# Excerpt to read start

Session Information
09 SES 11 A, Exploring Gender Differences and Test-Taker Behaviour
Paper Session
Contribution
During the history of PISA studies, all results have shown a clear gender gap in reading literacy favouring girls in all countries and economies. Still, there are differences in the variations of girls' and boys' reading literacy proficiencies depending on the country's location, economic wealth, and cultural background. In PISA 2018, girls outperformed boys in reading by almost 30 score points. However, the size of the gender gap was not related to the average performance (OECD, 2019a). In 16 out of the 25 countries and economies whose mean score was above the OECD average, the difference in the reading performance between boys and girls was smaller than the average gender gap across OECD countries (OECD, 2019b). Amongst these high performing countries, the difference between girls' and boys' performance ranged from 13 score points in B-S-J-Z (China) to 52 score points in Finland. The gender difference in reading performance was the most minor (12 points) in Colombia. Also, the average score in reading (412) was amongst the lowest of all participants.
There is substantial variation in gender differences, but no equal starting point given the considerable differences between countries in their provision of preschool education, age of entry into formal schooling, community resources such as libraries, training of teachers or general learning cultures (Topping et al., 2003). So, it is not easy to adduce which factors have the most significant influence on gender differences and why. Large-scale assessment studies can provide indicators of how a national education policy is working compared to others. However, they are less helpful in identifying particular causal factors or actions that should or could be taken to create a gender-equal school system.
Even though gender differences are probably the most commonly examined education outcomes, it remains somewhat unclear the underlying causes of the existing differences. Maccobly and Jacklin (1974) concluded their substantially extensive review regarding gender differences in various abilities. While some patterns persisted, for example, female superiority in verbal skills and male superiority in mathematical skills (Liu, Wilson & Paek, 2008), it was not easy to untangle the influence of stereotyping on individuals' perceptions of and behaviour towards events and objects. According to Maccobly and Jacklin (1974), it was also challenging to separate out if and to what extent innate or learned behaviours underpinned the development of behavioural or cognitive gender differences. The focus on masculinity in crisis is potentially fruitful, however, in the sense that it shifts the emphasis away from structural factors in post-industrial societies, which position boys as inevitable 'losers'. Instead, it would be needed to explore the characteristics of masculinity that inhibit boys as learners and citizens and how these might be challenged (Epstein et al., 1998).

# Excerpt to read end
# Data section start

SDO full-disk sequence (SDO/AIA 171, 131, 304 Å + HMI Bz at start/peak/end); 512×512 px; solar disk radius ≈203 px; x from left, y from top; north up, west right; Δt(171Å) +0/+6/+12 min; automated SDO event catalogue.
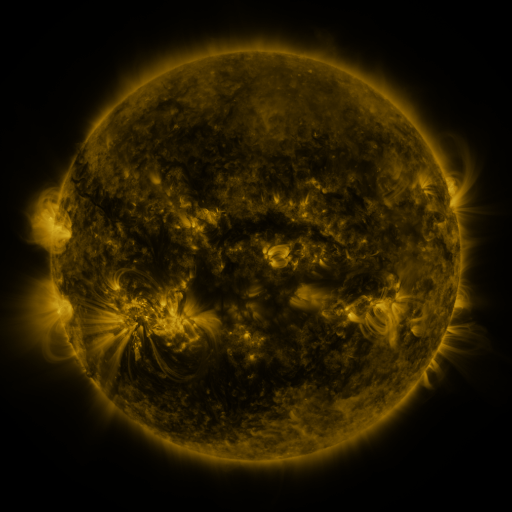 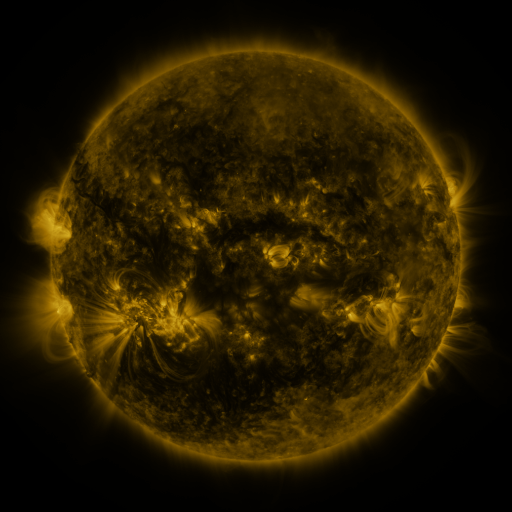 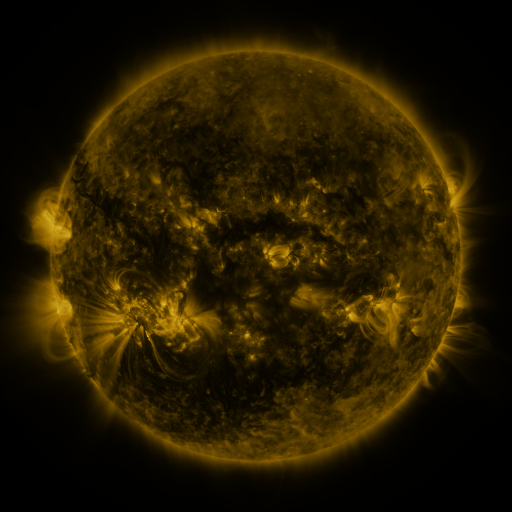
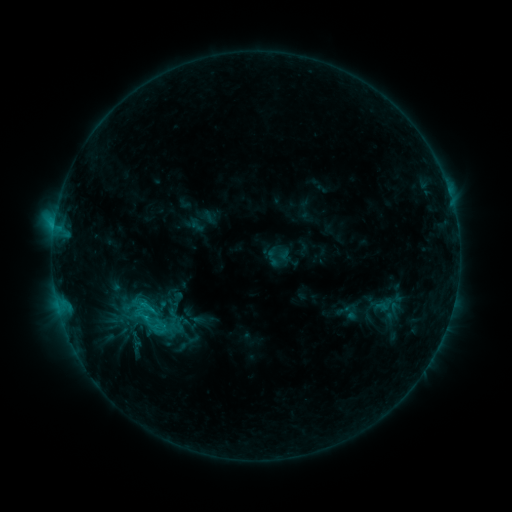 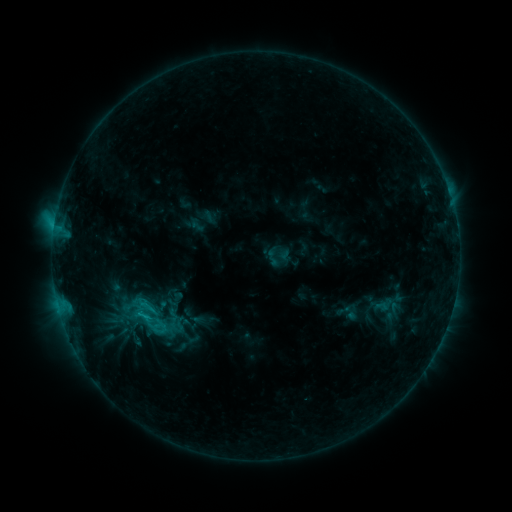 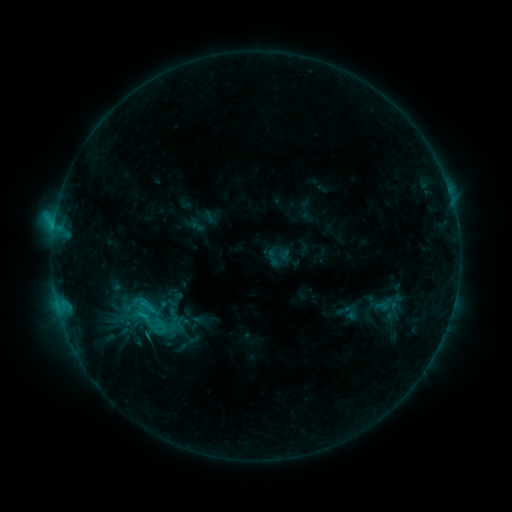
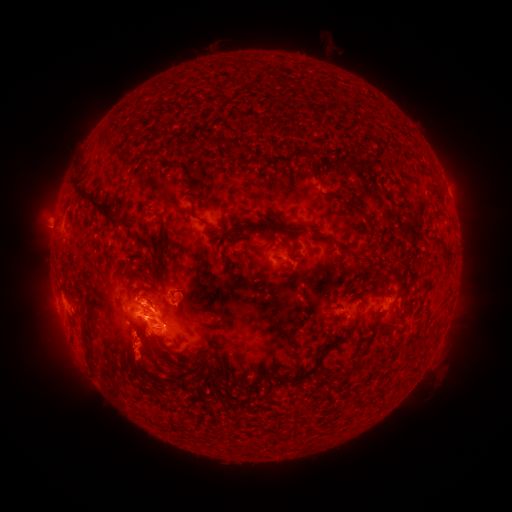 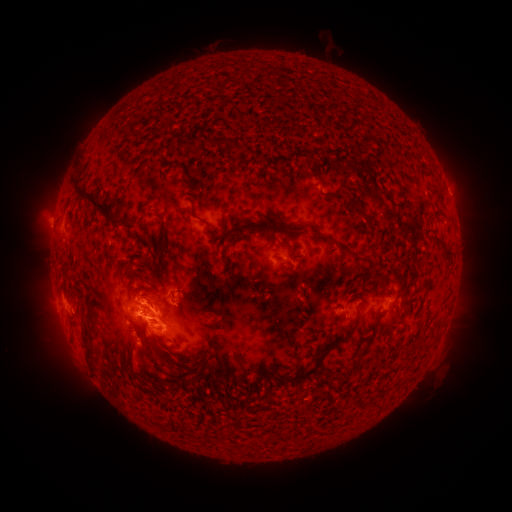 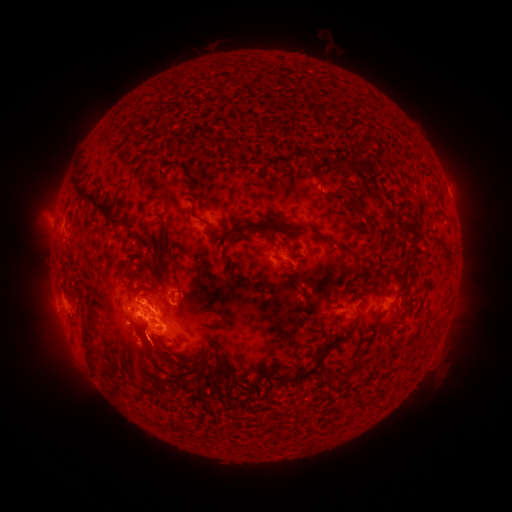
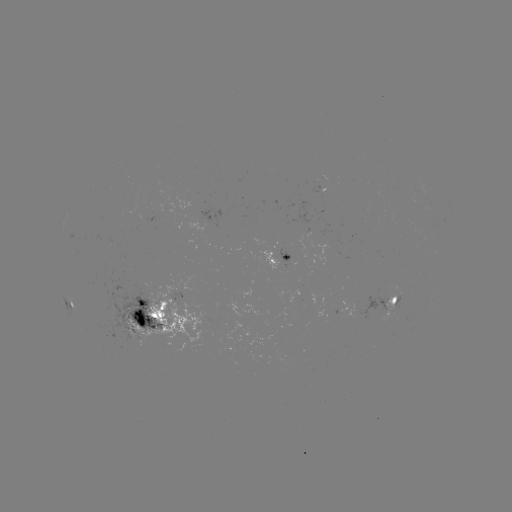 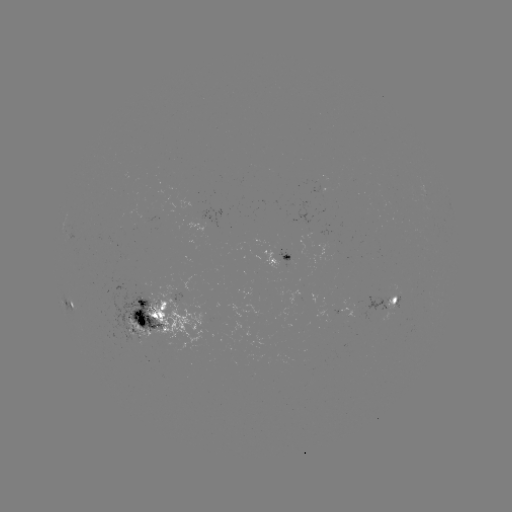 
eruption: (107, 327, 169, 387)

# Data section end
# Data section start

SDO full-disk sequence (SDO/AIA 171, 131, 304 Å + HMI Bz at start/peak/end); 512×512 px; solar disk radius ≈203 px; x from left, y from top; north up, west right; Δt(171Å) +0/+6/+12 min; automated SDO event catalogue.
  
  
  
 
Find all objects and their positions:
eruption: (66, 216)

# Data section end
# Data section start

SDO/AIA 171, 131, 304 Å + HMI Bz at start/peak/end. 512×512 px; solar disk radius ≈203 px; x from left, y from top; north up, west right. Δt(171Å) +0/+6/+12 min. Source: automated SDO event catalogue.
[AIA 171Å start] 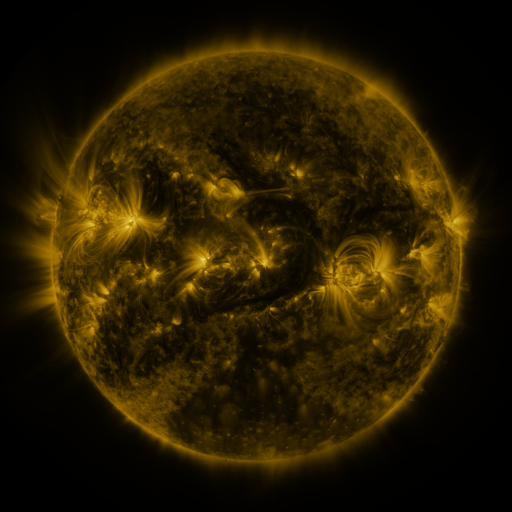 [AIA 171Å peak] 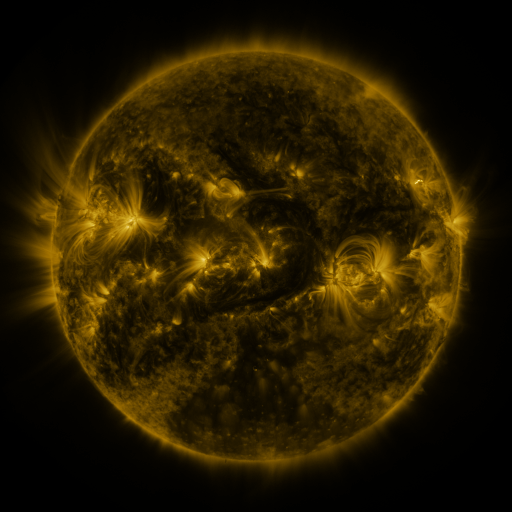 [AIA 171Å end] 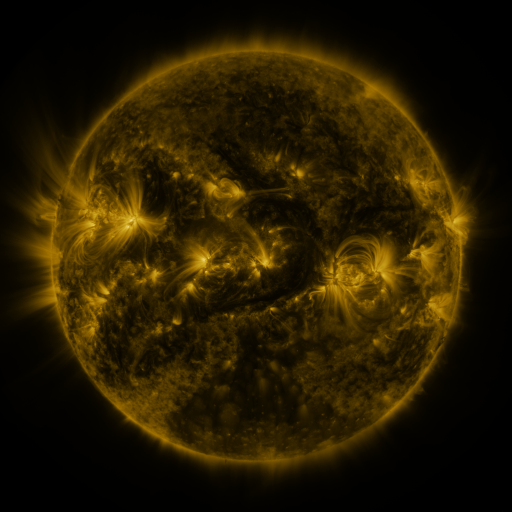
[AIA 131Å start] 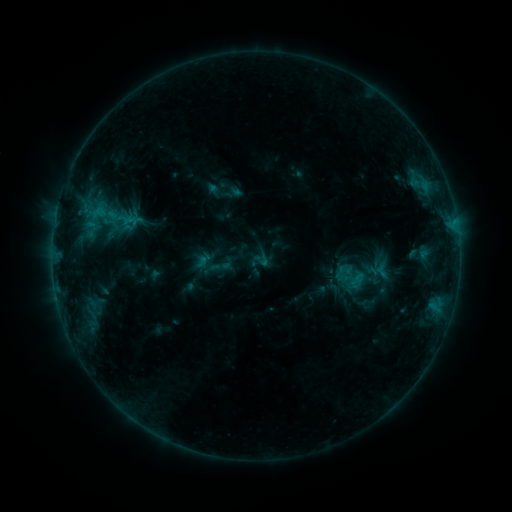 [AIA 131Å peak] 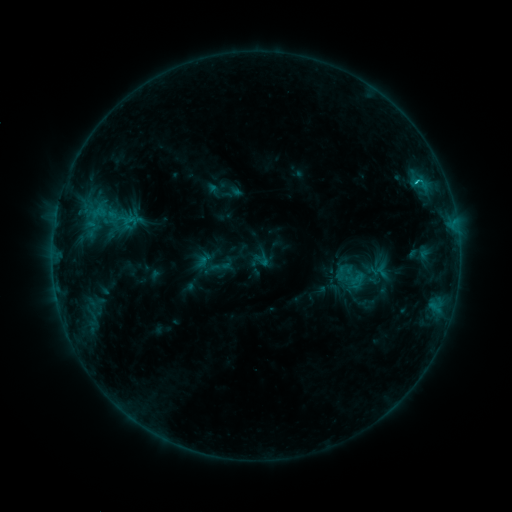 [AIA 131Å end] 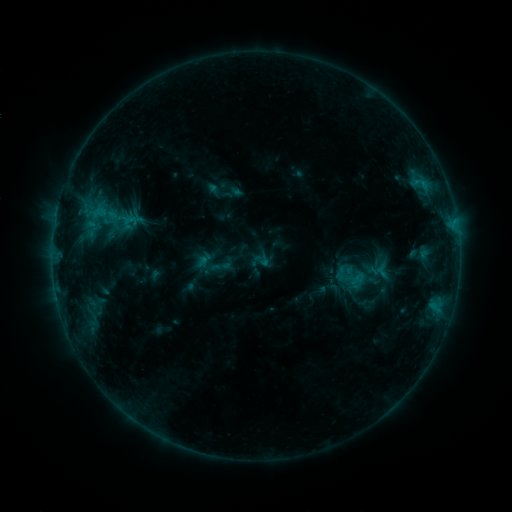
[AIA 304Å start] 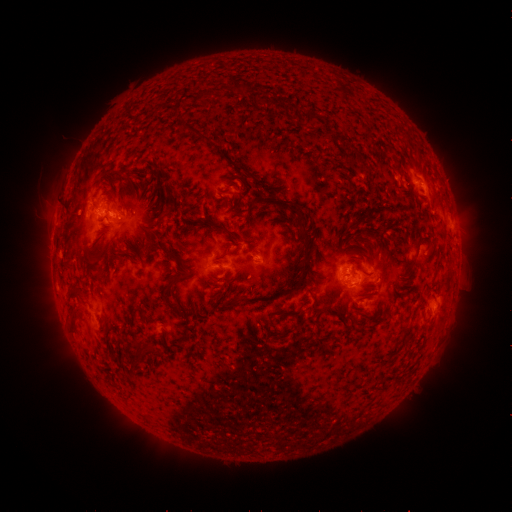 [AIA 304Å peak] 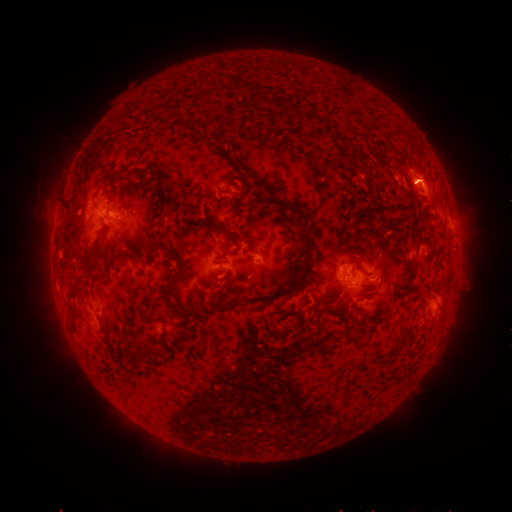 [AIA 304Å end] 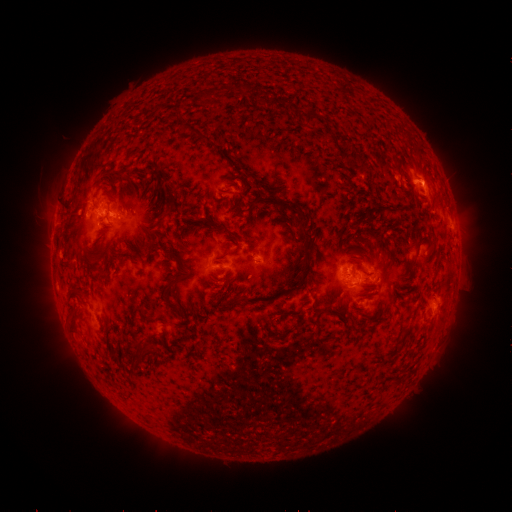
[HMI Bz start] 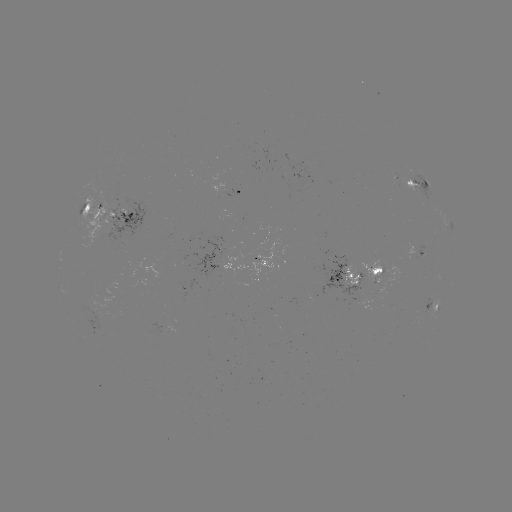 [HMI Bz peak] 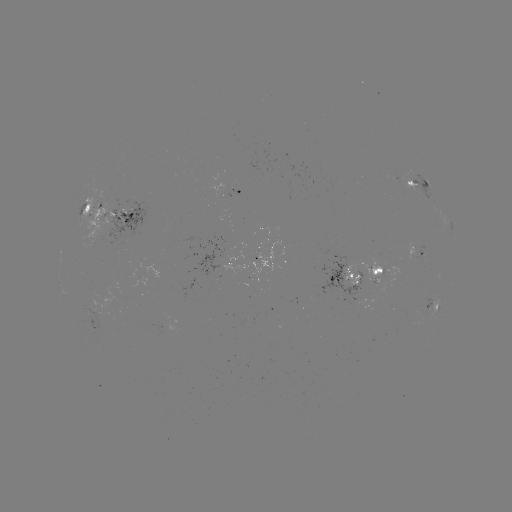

# Data section end

→ Your tasks
(1) According to the session abstract, by about how many score points did girls outperform boys in reading in PISA 2018?
(2) Update the session abstract: give its text again starting with "There is substantial" and going on through "gender-equal school system.", with "libraries" replaced by "museums".

→ Exercise results
(1) Almost 30 score points.

(2)
There is substantial variation in gender differences, but no equal starting point given the considerable differences between countries in their provision of preschool education, age of entry into formal schooling, community resources such as museums, training of teachers or general learning cultures (Topping et al., 2003). So, it is not easy to adduce which factors have the most significant influence on gender differences and why. Large-scale assessment studies can provide indicators of how a national education policy is working compared to others. However, they are less helpful in identifying particular causal factors or actions that should or could be taken to create a gender-equal school system.